There is currently no reliable clinical, histologic or molecular marker to determine individual risk in patients with the same
dysplasia grade. The quality of OPL grading in hematoxylin eosin (HE) stained slides is based on the availability of a
surgeon and pathologist, typically absent in resource-constrained locations. Currently, noninvasive sampling that can be
used in settings with restricted access to care, have not been validated to replace tissue diagnosis. Herein we design a staged
approach to diagnosing and monitoring OPLs, using cytology, histology, and epigenomics in a step-wise fashion in order to
minimize diagnostic invasiveness. Our approach will automate and improve prognostication of OPL risk by using deep
learning. Our central hypothesis is that histologic and molecular patterns within OPLs can be risk-stratified using deep
learning to individualize prognosis in patients with the same apparent OPL grade. We test our hypothesis through a series
of scientific aims, which taken together, create a paradigm shift in management of OPLs by establishing a layered strategy
that escalates the complexity of the diagnostic test (from brush swabs to surgical biopsy) with escalating cancer risk. Our
study proceeds with the following 3 aims. 1) Train deep learning based digital pathology models for oral premalignant
lesion progression risk prediction. We will use a longitudinal cohort with known cancer outcomes to train deep learning
models using cytology and histology, respectively, to predict risk of progression to OSCC. 2) Validate and merge cytology
and histology with epigenomic signatures to create the multi-stage, multi-modal PROSPECT score using multiple cohorts.

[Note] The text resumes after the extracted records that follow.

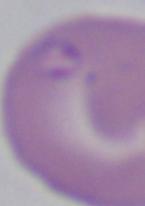

Summary:
  - Identification: Babesia
  - Magnification: 1000x
  - Modality: photomicrograph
Identify the parasite.
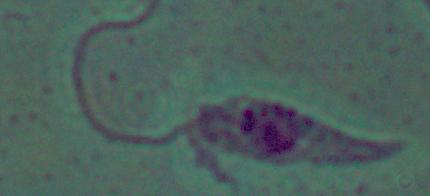
Leishmania.

Summary:
  - Modality: photomicrograph
  - Magnification: 1000x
Classify this cell by malaria status.
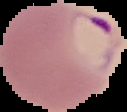
It is parasitized.

image size = 127×112 pixels
preparation = thin blood film
image type = cell region segmented out of the field of view; surrounding area masked to black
Point out each malaria parasite.
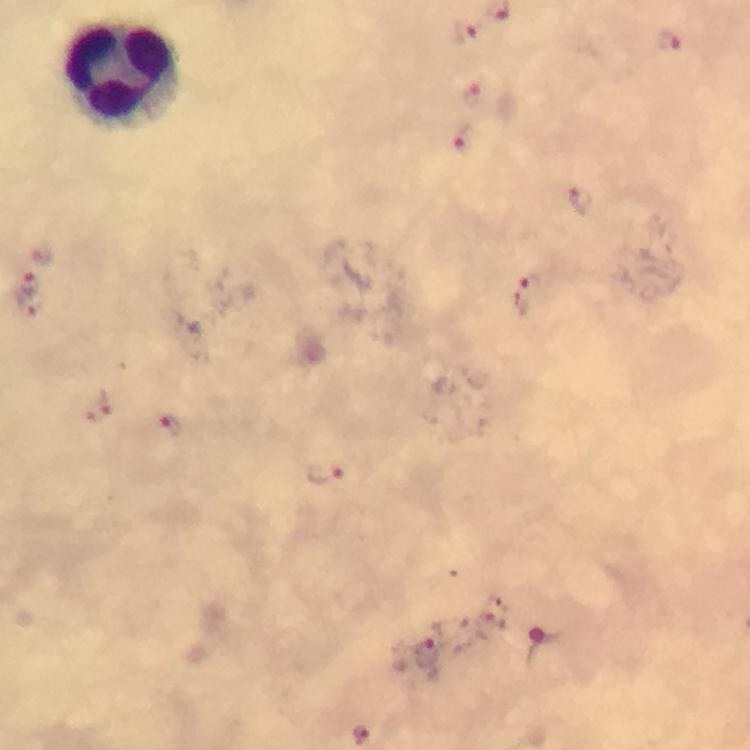

Approximate centers as (x, y) in pixels.
Malaria parasites: (466, 32), (669, 41), (476, 96), (466, 138), (581, 199), (41, 254), (30, 285), (526, 293), (26, 305), (98, 409), (169, 424), (322, 473), (488, 625), (425, 653).

Leukocyte locations: (124, 75). Photographed through the microscope with a smartphone camera. A crop from one field of view. 100x magnification. Giemsa-stained preparation. Image is 750×750 pixels. Immersion oil applied. From a diagnostic examination for malaria. Thick blood film.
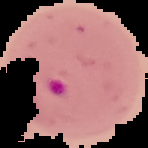

preparation: thin blood film
image_type: segmented cell region with the area outside set to black
image_size: 148×148 pixels
malaria_status: parasitized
Classify this cell by malaria status.
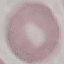

Uninfected.

Automatically extracted cell patch, resized to 64 × 64 pixels. Thin blood smear. Acquired by smartphone through the microscope eyepiece. Giemsa stain.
Locate every Plasmodium parasite.
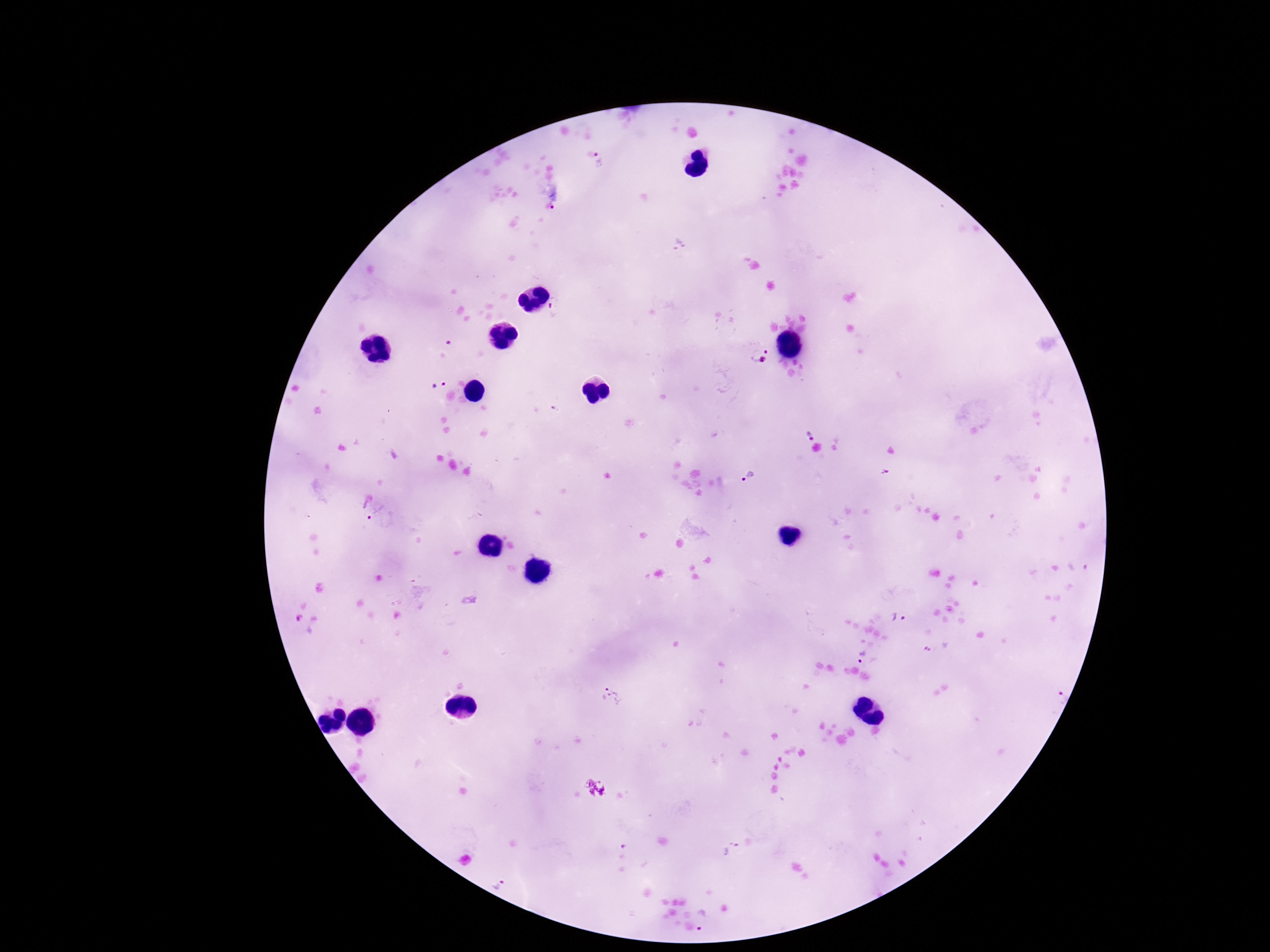

Approximate object centers, in pixels from the top-left corner.
Plasmodium parasites: (x=600, y=161), (x=556, y=199), (x=758, y=355), (x=437, y=384), (x=811, y=429), (x=746, y=476), (x=368, y=510), (x=899, y=616), (x=861, y=657), (x=609, y=698), (x=504, y=885), (x=702, y=920).

image_size: 1270×952 pixels
patient_malaria_status: infected
stain: Giemsa
field_of_view: single
magnification: 100x
capture: smartphone camera through the microscope eyepiece
preparation: thick blood film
Assess this cell for malaria.
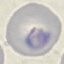
Parasitized.

capture: smartphone through the microscope eyepiece
preparation: thin smear
stain: Giemsa
image_type: cell patch, automatically extracted from a larger field of view and resized to 64 × 64 pixels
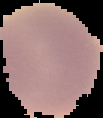
The area outside the segmented cell region is set to black. Image is 103×118 pixels. From a thin blood smear. Malaria status: uninfected.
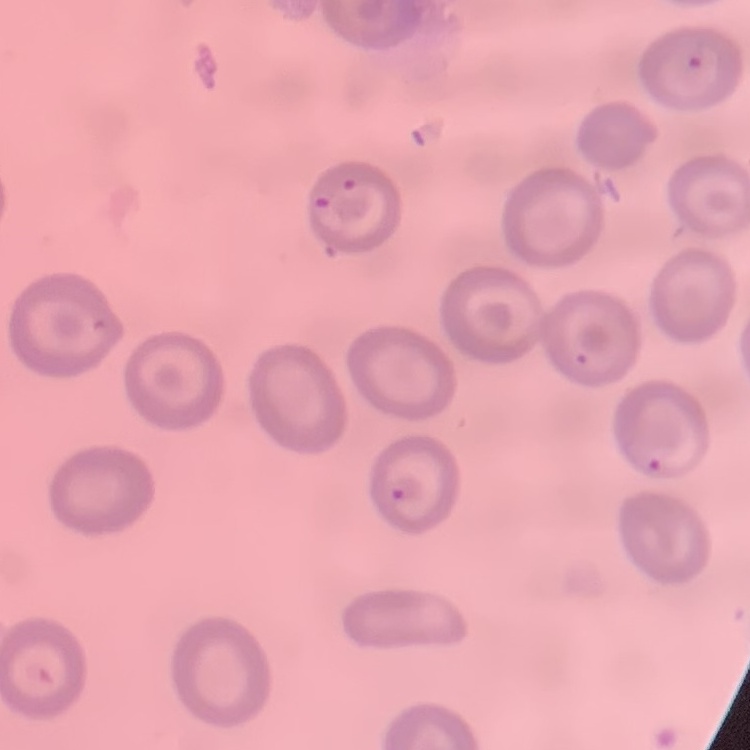
The erythrocytes exhibit no rouleaux formation. One tile cut from a larger photomicrograph. Thin blood smear. Stained with either Field's or Giemsa.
Assess this cell for malaria.
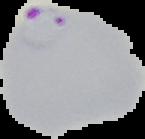

It is parasitized.

Summary:
  - Preparation: thin blood smear
  - Image size: 145×139 pixels
  - Image type: cell region segmented out of the field of view; surrounding area masked to black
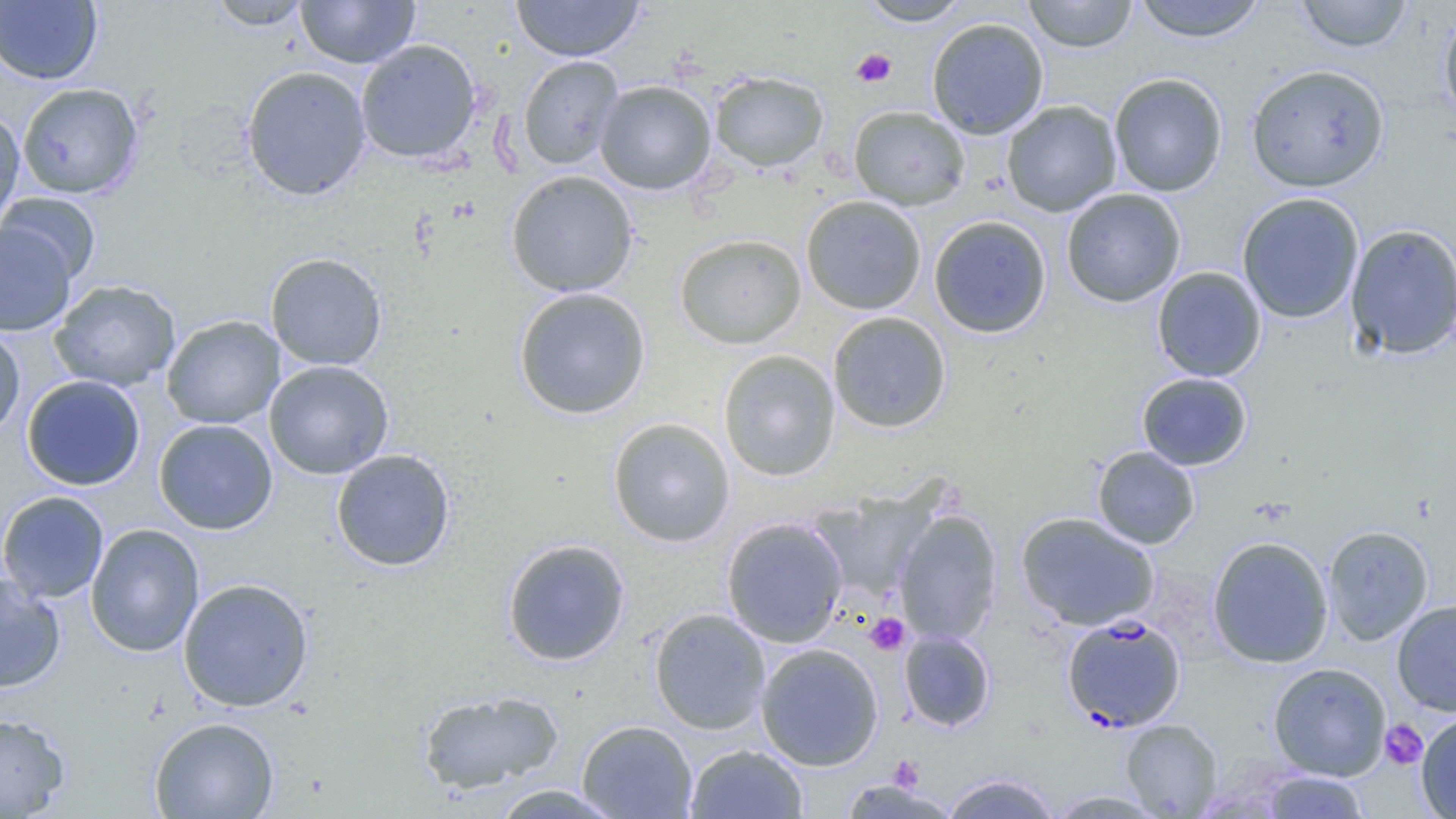

Approximate bounding boxes as (x1, y1, x2, y2) in pixels. Uninfected red blood cell locations: (207, 0, 312, 31), (296, 0, 420, 68), (512, 0, 644, 62), (857, 0, 974, 26), (1022, 0, 1138, 53), (1131, 0, 1269, 42), (1294, 0, 1414, 52), (0, 1, 103, 85), (1438, 6, 1456, 130), (926, 17, 1050, 140), (355, 39, 482, 163), (517, 56, 623, 170), (1245, 63, 1391, 193), (241, 65, 372, 201), (709, 70, 828, 173), (1109, 73, 1228, 197), (595, 80, 716, 194), (16, 82, 145, 200), (1002, 100, 1122, 217), (848, 105, 970, 211), (0, 108, 25, 231), (506, 170, 638, 296), (1061, 188, 1187, 307), (0, 192, 101, 286), (1236, 192, 1365, 324), (801, 195, 927, 315), (929, 215, 1052, 338), (0, 222, 77, 336), (1344, 223, 1456, 360), (675, 233, 807, 349), (265, 252, 388, 371), (1151, 267, 1266, 382), (49, 279, 181, 392), (513, 287, 651, 419), (827, 311, 951, 433), (161, 315, 285, 429), (0, 324, 26, 442), (718, 349, 840, 481), (264, 360, 394, 480), (1137, 372, 1253, 470), (21, 375, 146, 491), (607, 417, 736, 547), (153, 419, 278, 535), (1092, 446, 1200, 549), (330, 449, 456, 572), (0, 490, 109, 603), (811, 490, 937, 603), (893, 509, 1003, 645), (1016, 511, 1160, 631), (721, 516, 848, 648), (85, 523, 205, 657), (1322, 524, 1434, 645), (1207, 535, 1334, 669), (501, 538, 631, 667), (0, 573, 66, 693), (177, 577, 314, 712), (1392, 599, 1456, 716), (648, 608, 771, 734), (898, 629, 996, 732), (755, 643, 884, 771), (1268, 662, 1391, 780), (416, 688, 565, 795), (0, 712, 70, 818), (1416, 713, 1456, 818), (149, 716, 280, 819), (577, 719, 698, 819), (1121, 719, 1222, 818), (685, 744, 809, 818), (939, 771, 1061, 819), (1261, 771, 1369, 818), (837, 778, 961, 819), (489, 784, 626, 819), (1045, 790, 1170, 818). Plasmodium falciparum-infected red blood cell locations: (1062, 614, 1186, 732). Platelet locations: (851, 48, 897, 87), (865, 613, 910, 655), (1380, 720, 1427, 770). Slide-level diagnosis: Plasmodium falciparum. Thin blood smear. Image is 1456×819 pixels. Optical microscopy. Single field of view. 1000x magnification.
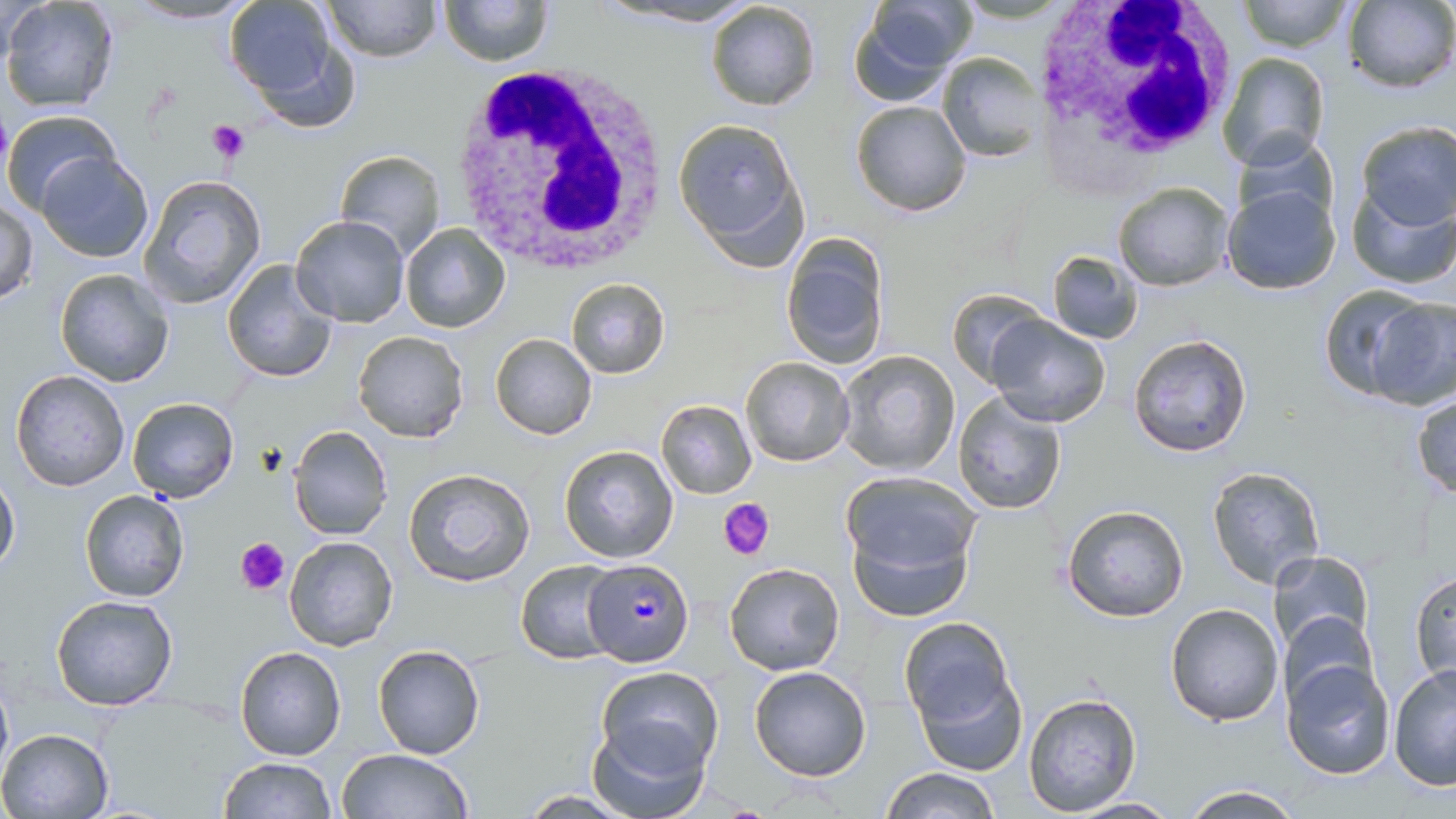

Approximate bounding boxes as named x1/y1/x2/y2 corners in pixels. White blood cell locations: (x1=1027, y1=0, x2=1236, y2=178), (x1=446, y1=60, x2=675, y2=272). Platelet locations: (x1=207, y1=121, x2=252, y2=163), (x1=719, y1=496, x2=777, y2=560), (x1=235, y1=535, x2=291, y2=595). Plasmodium falciparum-infected red blood cell locations: (x1=582, y1=559, x2=692, y2=667). Uninfected red blood cell locations: (x1=1, y1=0, x2=121, y2=114), (x1=123, y1=0, x2=259, y2=24), (x1=325, y1=0, x2=439, y2=62), (x1=440, y1=0, x2=552, y2=66), (x1=607, y1=0, x2=760, y2=26), (x1=850, y1=0, x2=974, y2=105), (x1=1236, y1=0, x2=1353, y2=52), (x1=1343, y1=0, x2=1456, y2=93), (x1=224, y1=1, x2=339, y2=99), (x1=704, y1=1, x2=821, y2=113), (x1=936, y1=52, x2=1045, y2=162), (x1=1217, y1=52, x2=1329, y2=170), (x1=851, y1=100, x2=972, y2=217), (x1=2, y1=109, x2=122, y2=213), (x1=673, y1=116, x2=803, y2=259), (x1=1355, y1=121, x2=1456, y2=230), (x1=1235, y1=131, x2=1337, y2=227), (x1=335, y1=148, x2=446, y2=258), (x1=38, y1=152, x2=154, y2=263), (x1=139, y1=174, x2=267, y2=309), (x1=1112, y1=182, x2=1234, y2=292), (x1=1346, y1=182, x2=1456, y2=291), (x1=1221, y1=185, x2=1341, y2=297), (x1=1, y1=199, x2=38, y2=305), (x1=289, y1=215, x2=411, y2=327), (x1=401, y1=223, x2=510, y2=334), (x1=780, y1=234, x2=889, y2=370), (x1=1046, y1=249, x2=1143, y2=344), (x1=222, y1=259, x2=342, y2=385), (x1=54, y1=267, x2=175, y2=386), (x1=565, y1=277, x2=671, y2=379), (x1=1318, y1=285, x2=1435, y2=398), (x1=945, y1=291, x2=1049, y2=388), (x1=1364, y1=298, x2=1454, y2=411), (x1=986, y1=313, x2=1112, y2=427), (x1=352, y1=330, x2=469, y2=443), (x1=490, y1=333, x2=596, y2=440), (x1=1128, y1=334, x2=1254, y2=458), (x1=838, y1=349, x2=960, y2=475), (x1=740, y1=356, x2=854, y2=467), (x1=9, y1=369, x2=129, y2=493), (x1=660, y1=384, x2=830, y2=488), (x1=1411, y1=391, x2=1456, y2=501), (x1=953, y1=393, x2=1067, y2=515), (x1=127, y1=396, x2=239, y2=504), (x1=656, y1=399, x2=757, y2=498), (x1=286, y1=426, x2=392, y2=542), (x1=558, y1=444, x2=679, y2=563), (x1=1207, y1=466, x2=1325, y2=588), (x1=402, y1=467, x2=535, y2=590), (x1=0, y1=471, x2=19, y2=575), (x1=844, y1=481, x2=980, y2=621), (x1=80, y1=489, x2=189, y2=602), (x1=1061, y1=503, x2=1189, y2=623), (x1=283, y1=536, x2=398, y2=652), (x1=1268, y1=550, x2=1373, y2=661), (x1=515, y1=560, x2=622, y2=665), (x1=724, y1=562, x2=847, y2=676), (x1=1411, y1=570, x2=1455, y2=684), (x1=51, y1=595, x2=179, y2=710), (x1=1165, y1=602, x2=1284, y2=727), (x1=1279, y1=609, x2=1377, y2=713), (x1=900, y1=618, x2=1011, y2=729), (x1=234, y1=644, x2=346, y2=761), (x1=372, y1=645, x2=485, y2=761), (x1=1282, y1=657, x2=1397, y2=778), (x1=1388, y1=663, x2=1456, y2=791), (x1=0, y1=666, x2=13, y2=788), (x1=748, y1=666, x2=871, y2=781), (x1=910, y1=666, x2=1028, y2=777), (x1=596, y1=667, x2=724, y2=774), (x1=1023, y1=692, x2=1144, y2=817), (x1=585, y1=716, x2=711, y2=819), (x1=0, y1=727, x2=113, y2=818), (x1=334, y1=749, x2=475, y2=819), (x1=219, y1=757, x2=337, y2=818), (x1=880, y1=766, x2=999, y2=819), (x1=1178, y1=785, x2=1306, y2=818), (x1=517, y1=790, x2=643, y2=817), (x1=1066, y1=796, x2=1183, y2=817). Slide-level diagnosis: Plasmodium falciparum. 1000x magnification. Single field of view. Light microscopy. May-Grünwald-Giemsa stain. Image is 1456×819 pixels. Thin blood film.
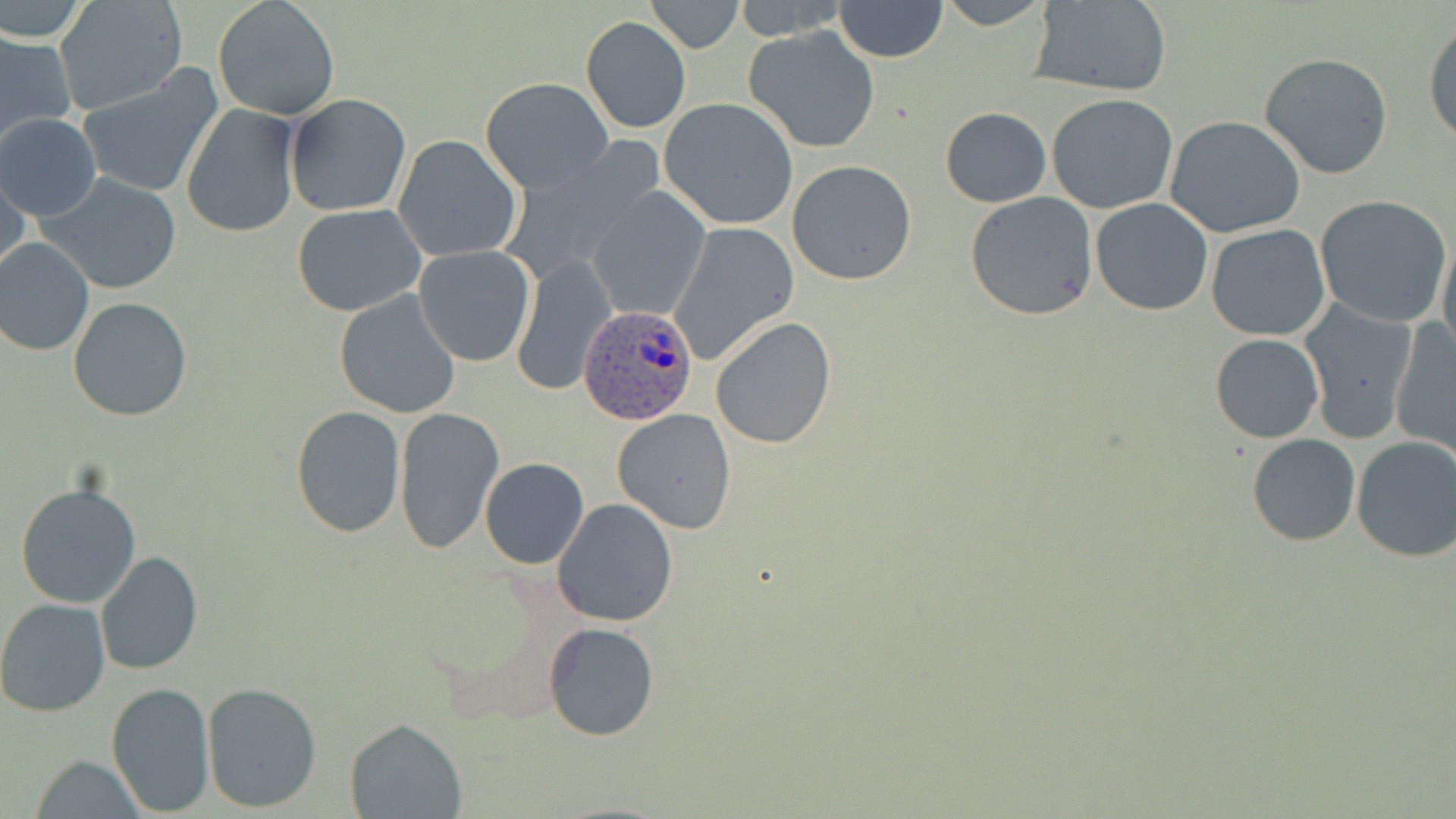
Summary:
  - Coordinate format: approximate bounding boxes as named x1/y1/x2/y2 corners in pixels
  - Plasmodium ovale-infected red blood cell locations: (x1=580, y1=303, x2=698, y2=426)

We will refine the digital cytology and histology biomarkers in a separate existing validation cohort with known cancer
outcomes. Next, we will use brush swabs to predict biologically relevant epigenomic alterations in the transition from OPL
to OSCC. We will create the PROSPECT score (Premalignant Oral Lesions Pathology and Epigenetic Risk Prediction Tool),
which is a risk score that combines the cytologic, histologic, and epigenetic scores sequentially with clinical information to
predict risk of cancer progression. 3) Test the PROSPECT score in a prospective, multi-institutional clinical study of OPL
patients enrolled in geographically and racially diverse populations. We will refine our PROSPECT score to perform
robustly in brush biopsies and tissues from a separate prospective cohort of OPL patients, which will be recruited during the
course of this study from four clinical sites, where the patient populations possess diversity in race, socioeconomics, and
health disparities indices. Testing of the PROSPECT score in this prospective cohort will set the stage for a large-scale
clinical study to use non-invasive brush swabs to monitor OPL with higher accuracy than current clinical standards.